Up a few wooden stairs is another workshop for glueing and fixing necks and bodies and a heated cupboard where wood stock is seasoned. Then there is a dust-free room for spraying lacquers and polishing.
“We have some traditional woodworking machinery and some more modern hightech,” he says.
“There are no computer-aided cutting machines here; everything is done by hand and eye and exact measurements with rulers.” The most common wood used is Indian rosewood, bought in Mumbai. There are specialists who supply the guitar industry with wood for the backs and sides, including pau ferro, ziricote and black acacia. Then the sitka spruce comes from Canada and maple from Alaska. Moon Guitars makes only one or two guitars per week, depending on the intricacies. Someone wanting a pearl-inlaid fingerboard can expect to pay more, and it will take longer.
“That kind of instrument takes a lot of work,” says Moon. “The little things add an immense amount of time in terms of the decoration, although they add nothing to the sound. But people want a bit of glitter. It does work; at trade shows a guitar that we’ve dressed up will be first one to sell.”
Each wood has a natural ability to reflect or absorb sound, depending on factors such as the dryness of the wood and the density of the seasoned timber. Jimmy Moon has spent a great deal of time looking into these attributes to create an original sound.
“Some timbers are very flexible and have different qualities in terms of resonance for bass and treble sounds,” he explains. One of his bugbears is that Scotland’s colleges are teaching guitar-making as a hobby and not as an industrial process.
“This is our livelihood,” he says. “We have to be economical and look at what the guitar industry has to offer.
“We’ve got a great team – Steven Devine from Glasgow, who concentrates on the finished aspects of the guitar. I usually kick it off and finish it off. He’s been with me for 25 years, starting as an apprentice and still makes the best tea! The two other lads are Guillaume Benoit from Marseilles, although the French can’t rock ’n’ roll, and Innes Thomson from Fair Isle, who has been here for 12 years. They do the bulk of the work on the bodies.” They have all learned their trade watching the master at work.

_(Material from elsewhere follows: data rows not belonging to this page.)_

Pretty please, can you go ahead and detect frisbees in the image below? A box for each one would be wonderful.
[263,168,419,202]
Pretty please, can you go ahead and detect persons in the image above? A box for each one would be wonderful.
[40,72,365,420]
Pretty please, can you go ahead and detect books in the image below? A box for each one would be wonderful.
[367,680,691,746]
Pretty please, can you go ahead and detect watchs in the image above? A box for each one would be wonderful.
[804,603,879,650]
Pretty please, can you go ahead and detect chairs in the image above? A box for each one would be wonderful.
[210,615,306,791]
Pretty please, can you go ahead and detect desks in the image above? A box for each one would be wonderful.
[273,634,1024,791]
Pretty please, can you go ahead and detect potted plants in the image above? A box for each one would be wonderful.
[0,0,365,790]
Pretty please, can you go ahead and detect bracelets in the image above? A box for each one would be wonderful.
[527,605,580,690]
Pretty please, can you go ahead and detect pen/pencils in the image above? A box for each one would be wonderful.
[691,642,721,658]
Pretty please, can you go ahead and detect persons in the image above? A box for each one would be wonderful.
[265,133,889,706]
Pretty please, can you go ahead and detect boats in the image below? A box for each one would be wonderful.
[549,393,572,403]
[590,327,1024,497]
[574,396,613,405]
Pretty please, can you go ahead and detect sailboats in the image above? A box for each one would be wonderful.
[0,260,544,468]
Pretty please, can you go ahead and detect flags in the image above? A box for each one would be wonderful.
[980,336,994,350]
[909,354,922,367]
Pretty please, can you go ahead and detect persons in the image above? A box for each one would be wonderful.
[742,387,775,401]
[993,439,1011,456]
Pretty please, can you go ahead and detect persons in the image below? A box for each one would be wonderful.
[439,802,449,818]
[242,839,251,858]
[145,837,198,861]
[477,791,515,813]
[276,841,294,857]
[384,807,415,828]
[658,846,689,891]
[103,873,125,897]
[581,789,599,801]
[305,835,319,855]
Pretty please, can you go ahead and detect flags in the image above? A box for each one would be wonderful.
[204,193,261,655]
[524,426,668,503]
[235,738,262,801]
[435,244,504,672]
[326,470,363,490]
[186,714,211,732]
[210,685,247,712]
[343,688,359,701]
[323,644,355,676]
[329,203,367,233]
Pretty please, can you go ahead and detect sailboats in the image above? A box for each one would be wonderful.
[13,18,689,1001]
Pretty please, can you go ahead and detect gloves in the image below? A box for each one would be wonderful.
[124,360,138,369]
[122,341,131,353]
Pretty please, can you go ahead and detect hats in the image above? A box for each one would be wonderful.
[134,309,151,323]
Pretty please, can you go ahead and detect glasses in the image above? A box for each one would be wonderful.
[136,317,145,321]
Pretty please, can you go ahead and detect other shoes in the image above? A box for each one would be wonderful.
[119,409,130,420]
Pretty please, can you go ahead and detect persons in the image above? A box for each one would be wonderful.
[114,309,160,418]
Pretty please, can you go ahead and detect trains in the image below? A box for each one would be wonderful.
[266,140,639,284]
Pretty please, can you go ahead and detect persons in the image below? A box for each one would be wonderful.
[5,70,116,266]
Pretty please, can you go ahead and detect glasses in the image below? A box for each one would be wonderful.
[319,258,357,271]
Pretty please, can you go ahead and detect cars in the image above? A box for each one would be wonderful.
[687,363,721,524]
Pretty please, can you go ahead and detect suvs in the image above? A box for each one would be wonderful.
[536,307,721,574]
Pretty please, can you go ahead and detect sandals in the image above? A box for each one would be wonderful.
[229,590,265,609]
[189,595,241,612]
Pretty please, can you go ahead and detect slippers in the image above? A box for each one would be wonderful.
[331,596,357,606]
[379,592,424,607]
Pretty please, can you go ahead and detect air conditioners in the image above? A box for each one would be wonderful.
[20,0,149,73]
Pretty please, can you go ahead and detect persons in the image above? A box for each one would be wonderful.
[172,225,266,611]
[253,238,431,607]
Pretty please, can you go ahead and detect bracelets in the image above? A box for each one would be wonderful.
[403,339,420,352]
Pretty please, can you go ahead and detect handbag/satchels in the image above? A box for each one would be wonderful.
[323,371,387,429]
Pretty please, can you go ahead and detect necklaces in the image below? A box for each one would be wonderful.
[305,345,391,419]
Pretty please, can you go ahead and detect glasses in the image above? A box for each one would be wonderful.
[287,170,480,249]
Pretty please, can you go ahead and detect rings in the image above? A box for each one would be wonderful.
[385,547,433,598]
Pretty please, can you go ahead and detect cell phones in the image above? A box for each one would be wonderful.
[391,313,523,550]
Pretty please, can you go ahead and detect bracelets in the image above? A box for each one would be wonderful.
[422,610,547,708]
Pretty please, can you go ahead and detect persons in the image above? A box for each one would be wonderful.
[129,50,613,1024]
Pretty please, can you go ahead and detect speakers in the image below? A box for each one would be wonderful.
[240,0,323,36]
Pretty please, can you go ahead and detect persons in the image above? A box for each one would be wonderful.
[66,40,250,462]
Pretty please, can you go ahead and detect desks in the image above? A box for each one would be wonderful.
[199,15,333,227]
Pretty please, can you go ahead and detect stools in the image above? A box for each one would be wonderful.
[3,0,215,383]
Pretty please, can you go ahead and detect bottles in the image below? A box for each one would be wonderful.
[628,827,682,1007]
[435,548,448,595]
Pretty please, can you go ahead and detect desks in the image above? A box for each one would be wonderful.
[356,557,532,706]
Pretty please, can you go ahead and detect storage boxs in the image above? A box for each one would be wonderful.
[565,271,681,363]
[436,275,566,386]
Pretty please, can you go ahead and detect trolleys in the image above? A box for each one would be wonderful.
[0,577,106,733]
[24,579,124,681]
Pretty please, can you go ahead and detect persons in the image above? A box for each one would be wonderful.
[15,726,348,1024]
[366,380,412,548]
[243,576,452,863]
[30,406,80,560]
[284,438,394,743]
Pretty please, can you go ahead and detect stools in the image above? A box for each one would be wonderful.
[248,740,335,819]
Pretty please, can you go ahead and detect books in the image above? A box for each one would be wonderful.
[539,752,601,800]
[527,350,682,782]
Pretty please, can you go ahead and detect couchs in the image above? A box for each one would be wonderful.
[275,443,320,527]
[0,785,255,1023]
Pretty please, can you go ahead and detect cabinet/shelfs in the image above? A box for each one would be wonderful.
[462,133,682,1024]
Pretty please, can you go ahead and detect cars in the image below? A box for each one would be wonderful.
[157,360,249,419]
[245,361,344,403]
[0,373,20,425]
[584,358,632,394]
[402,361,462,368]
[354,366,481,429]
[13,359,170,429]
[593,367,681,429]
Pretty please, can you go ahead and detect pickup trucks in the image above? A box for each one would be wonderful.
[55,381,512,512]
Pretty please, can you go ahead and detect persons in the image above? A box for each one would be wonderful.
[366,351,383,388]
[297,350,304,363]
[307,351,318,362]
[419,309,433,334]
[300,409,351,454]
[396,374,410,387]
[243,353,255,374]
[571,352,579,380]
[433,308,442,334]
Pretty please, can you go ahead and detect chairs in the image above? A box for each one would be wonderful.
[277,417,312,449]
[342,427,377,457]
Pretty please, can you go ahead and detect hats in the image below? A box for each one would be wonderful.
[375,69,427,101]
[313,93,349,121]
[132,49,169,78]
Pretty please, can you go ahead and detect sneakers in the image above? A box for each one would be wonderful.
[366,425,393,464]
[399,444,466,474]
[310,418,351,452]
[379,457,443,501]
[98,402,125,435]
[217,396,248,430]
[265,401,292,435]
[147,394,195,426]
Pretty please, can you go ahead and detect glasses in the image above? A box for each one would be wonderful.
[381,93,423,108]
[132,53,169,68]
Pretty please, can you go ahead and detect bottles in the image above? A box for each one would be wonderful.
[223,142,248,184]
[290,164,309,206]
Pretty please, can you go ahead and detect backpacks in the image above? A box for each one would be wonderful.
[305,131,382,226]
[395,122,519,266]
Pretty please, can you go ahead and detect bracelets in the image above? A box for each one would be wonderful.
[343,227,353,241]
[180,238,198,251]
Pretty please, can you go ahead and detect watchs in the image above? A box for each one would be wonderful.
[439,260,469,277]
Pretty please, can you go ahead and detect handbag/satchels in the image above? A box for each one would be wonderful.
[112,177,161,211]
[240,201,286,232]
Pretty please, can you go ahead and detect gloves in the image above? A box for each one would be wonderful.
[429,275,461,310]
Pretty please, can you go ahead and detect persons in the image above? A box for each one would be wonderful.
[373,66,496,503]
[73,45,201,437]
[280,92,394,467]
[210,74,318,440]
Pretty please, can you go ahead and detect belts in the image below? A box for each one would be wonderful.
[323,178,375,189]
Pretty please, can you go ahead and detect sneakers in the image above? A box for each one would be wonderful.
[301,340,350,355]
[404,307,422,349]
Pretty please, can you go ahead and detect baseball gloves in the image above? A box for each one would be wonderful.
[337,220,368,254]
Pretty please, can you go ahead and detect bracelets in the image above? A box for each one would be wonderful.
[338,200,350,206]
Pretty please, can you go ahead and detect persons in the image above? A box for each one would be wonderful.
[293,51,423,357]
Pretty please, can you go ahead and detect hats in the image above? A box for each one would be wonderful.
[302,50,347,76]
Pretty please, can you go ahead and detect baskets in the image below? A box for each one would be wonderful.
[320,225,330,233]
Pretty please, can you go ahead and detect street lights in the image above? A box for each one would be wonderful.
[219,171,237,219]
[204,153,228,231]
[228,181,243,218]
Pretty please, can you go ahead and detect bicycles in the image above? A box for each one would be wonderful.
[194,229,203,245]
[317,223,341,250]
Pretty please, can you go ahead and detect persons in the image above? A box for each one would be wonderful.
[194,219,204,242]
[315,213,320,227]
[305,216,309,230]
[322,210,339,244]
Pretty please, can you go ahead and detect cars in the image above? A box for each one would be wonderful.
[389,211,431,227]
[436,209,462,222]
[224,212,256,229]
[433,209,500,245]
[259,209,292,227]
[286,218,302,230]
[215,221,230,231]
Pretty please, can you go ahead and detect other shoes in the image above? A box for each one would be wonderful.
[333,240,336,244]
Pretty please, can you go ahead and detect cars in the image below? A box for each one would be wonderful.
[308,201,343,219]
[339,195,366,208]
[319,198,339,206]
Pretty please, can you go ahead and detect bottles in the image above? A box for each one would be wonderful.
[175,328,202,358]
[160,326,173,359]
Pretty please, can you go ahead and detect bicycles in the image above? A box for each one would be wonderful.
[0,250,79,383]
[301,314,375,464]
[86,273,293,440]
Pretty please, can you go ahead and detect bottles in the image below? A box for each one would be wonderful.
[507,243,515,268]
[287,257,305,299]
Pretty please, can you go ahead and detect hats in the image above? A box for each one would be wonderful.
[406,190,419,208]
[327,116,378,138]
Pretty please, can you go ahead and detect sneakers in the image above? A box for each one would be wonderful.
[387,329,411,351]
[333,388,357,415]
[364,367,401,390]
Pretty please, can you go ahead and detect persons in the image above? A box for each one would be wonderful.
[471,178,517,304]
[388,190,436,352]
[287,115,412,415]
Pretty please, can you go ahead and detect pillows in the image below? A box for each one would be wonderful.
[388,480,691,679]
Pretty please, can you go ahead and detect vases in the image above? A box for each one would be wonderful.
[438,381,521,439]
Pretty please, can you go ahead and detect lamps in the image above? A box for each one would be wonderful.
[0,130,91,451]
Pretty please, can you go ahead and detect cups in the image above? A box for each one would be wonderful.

So what advice does he give his team? “Hurry up! That should be ready yesterday. We work to deadline a lot, but you can’t really force the finishing, you have to allow the lacquers to cure properly before they can be polished.” Steven Devine says: “Individuals who have ordered guitars find it interesting to come in and see the workshop and see the progress of their instrument being made. The customer gets a buzz from that – because it is complicated from start to finish. It’s good to see the final instrument being made and played.” At 62, Jimmy Moon wants his brand and reputation to continue, but he says it’s getting harder to keep the business going in Scotland.
And if Alex Salmond or any of his Scottish government ministers are reading this, they should take heed.
“It’s becoming so hard to make things in Scotland, which is what we need to do if we are to get out of recession and build the economy.
There is so much legislation against what we do; the finishes that we use, the timber that we use, the glue we use, the plastic we use.” He says in India and China, craftspeople are able to churn out high quality products very cheaply.
Brazilian rosewood is an endangered species, so any timber has to be reclaimed through sustainable sources. “Then there is the health and safety, the fire precautions,” says Moon. “It goes on and on. And I think, ‘Why am I doing this?’ But we’ve put in so much toil and sweat, I don’t want to see it just vanishing.” What could help his business? “Taking the VAT of musical instruments would be a start.
At 20%, it’s hard on a hand-tomouth basis coughing up every quarter.” He still gets a kick when he sees some of his guitars being played by leading musicians and hearing the quality of the sound.
“I think about the hours I put into making each one,” he says. “You’ve got to take the time to make sure they’re perfect,” says Steven Devine.
“But we live in an impatient world,” interrupts Jimmy Moon.